Logistics is expensive, and time-consuming at best. Reducing logistics makes dangerous situations better. These technologies can and likely will eventually change the world and how our military and first responders will respond to a crisis. It’s pretty impressive to see where things are headed.
BioLite CampStove isn’t cheap at $130, but it’s a neat way to charge a gadget when you don’t have power handy. Given the way the past few weeks have been here in the north east this thing is actually getting some attention. I personally keep a generic USB battery pack in my bag for emergency charges. I think that’s still more useful in general since I’m often places where I could use a boost but an open flame would be inappropriate or more likely: illegal.
Jeff Hawkins, founder of Palm and Handspring on why the first Laptop had trouble in the market:
This is an amazing fact. We had this product. It was designed for business executives. And the biggest obstacle, one of the biggest obstacles, we had for selling the product was the fact — believe it or not — that it had a keyboard. I was in sales and marketing. I saw this first-hand. At that time, 1982, business people, who were in their 40s and 50s, did not have any computer or keyboard in their offices. And it was associated with being part of the secretarial pool or the word processing (remember that industry?) department. And so you’d put this thing in their office and they’d say, “Get that out of here.” It was like getting a demotion. They really were uncomfortable with it.
Meanwhile today it’s pretty much unimaginable to me that an office wouldn’t have a keyboard.
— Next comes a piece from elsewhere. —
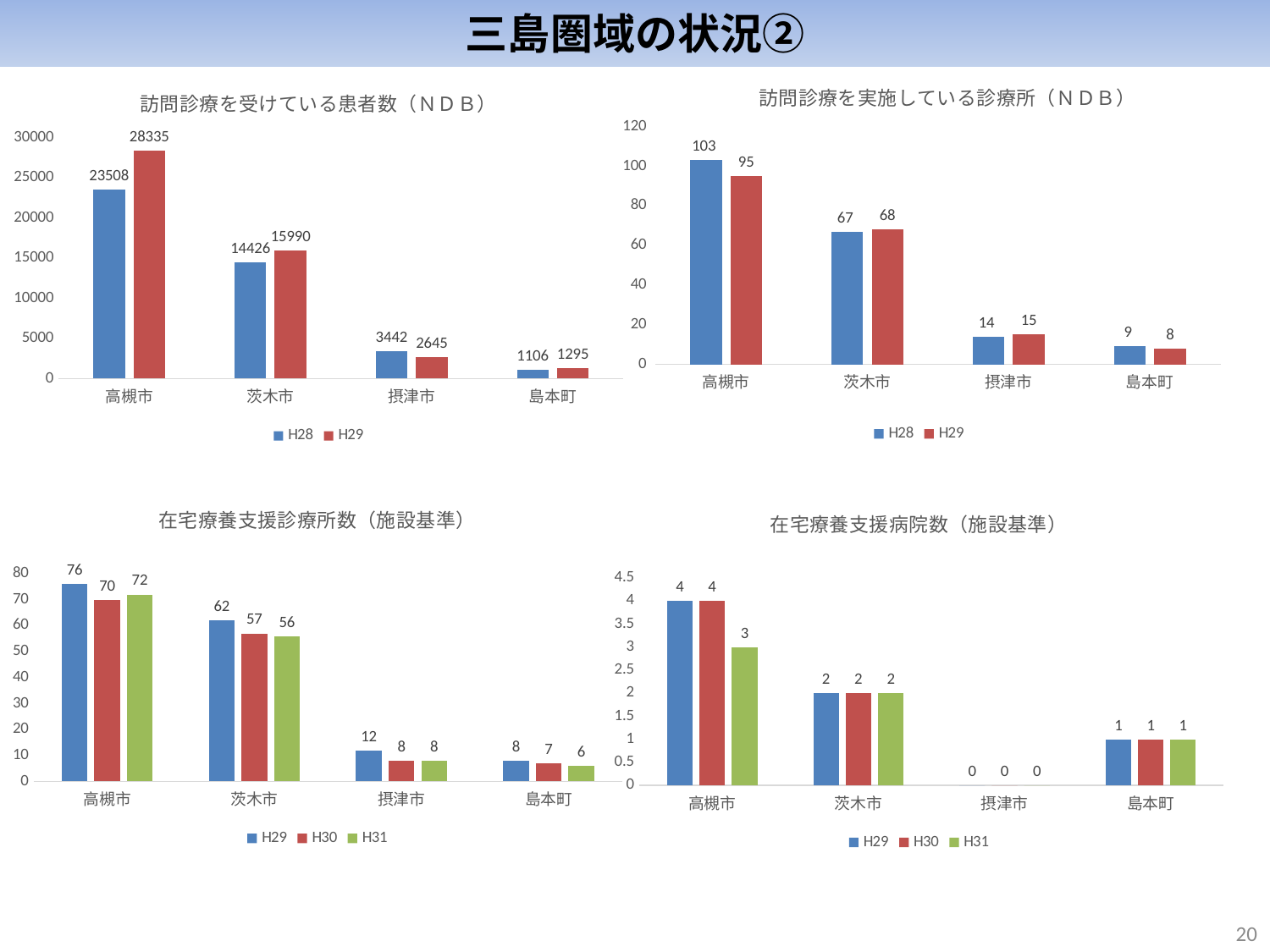
In the top-left chart 訪問診療を受けている患者数（ＮＤＢ）, which category has the lowest H28 value? 島本町 In the bottom-left chart 在宅療養支援診療所数（施設基準）, what is the difference between the H29 and H30 values for 摂津市? 4 What kind of chart is the bottom-right chart 在宅療養支援病院数（施設基準）? bar chart In the bottom-left chart 在宅療養支援診療所数（施設基準）, what is the H31 value for 茨木市? 56 In the bottom-right chart 在宅療養支援病院数（施設基準）, what is the H31 value for 高槻市? 3 In the top-left chart 訪問診療を受けている患者数（ＮＤＢ）, what is the difference between the H29 and H28 values for 茨木市? 1564 In the top-right chart 訪問診療を実施している診療所（ＮＤＢ）, how many series does the legend list? 2 In the bottom-right chart 在宅療養支援病院数（施設基準）, which category has the lowest values across all series? 摂津市 In the top-left chart 訪問診療を受けている患者数（ＮＤＢ）, what is the H29 value for 高槻市? 28335 In the bottom-left chart 在宅療養支援診療所数（施設基準）, how many categories are shown on the x axis? 4 In the top-right chart 訪問診療を実施している診療所（ＮＤＢ）, which is larger for 茨木市, the H28 value or the H29 value? H29 In the top-right chart 訪問診療を実施している診療所（ＮＤＢ）, what is the H28 value for 高槻市? 103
Out with the old, in with the new.
From the creatives folks at Fitbit:
The basic idea is that the color of your face fluctuates slightly as blood perfusion under the skin changes from your heart’s pumping. If you measure the color change, you can measure heart rate. It sounds simple, but it’s not. One thing that makes this difficult is user motion: if the person being measured moves, it becomes difficult to disentangle cardiac-induced color changes from changes in lighting conditions on the face, rotations of the face, etc. But in some cases, we’re actually able to filter out some of this motion. Pretty cool, right?
This is hardly polished technology, but the idea is that you can get heart rate by looking at skin color changes. This is really pretty impressive. It’s a pretty clever approach. I’d be curious how well it transfers from using older film to using some modern 1080p broadcast quality video. Does the accuracy improve?
Pretty cool records recently declassified. From ExtremeTech:
The aircraft, which had the code name Project 1794, was developed by the USAF and Avro Canada in the 1950s. One declassified memo, which seems to be the conclusion of initial research and prototyping, says that Project 1794 is a flying saucer capable of “between Mach 3 and Mach 4,” (2,300-3,000 mph) a service ceiling of over 100,000 feet (30,500m), and a range of around 1,000 nautical miles (1,150mi, 1850km).
Looks a lot like the Avrocar in many respects. I wonder how many UFO reports in that era were perhaps manned or unmanned tests of this aircraft. I’d imagine it’s possible that while this is now declassified, the US Government still isn’t going to admit to what degree it was tested.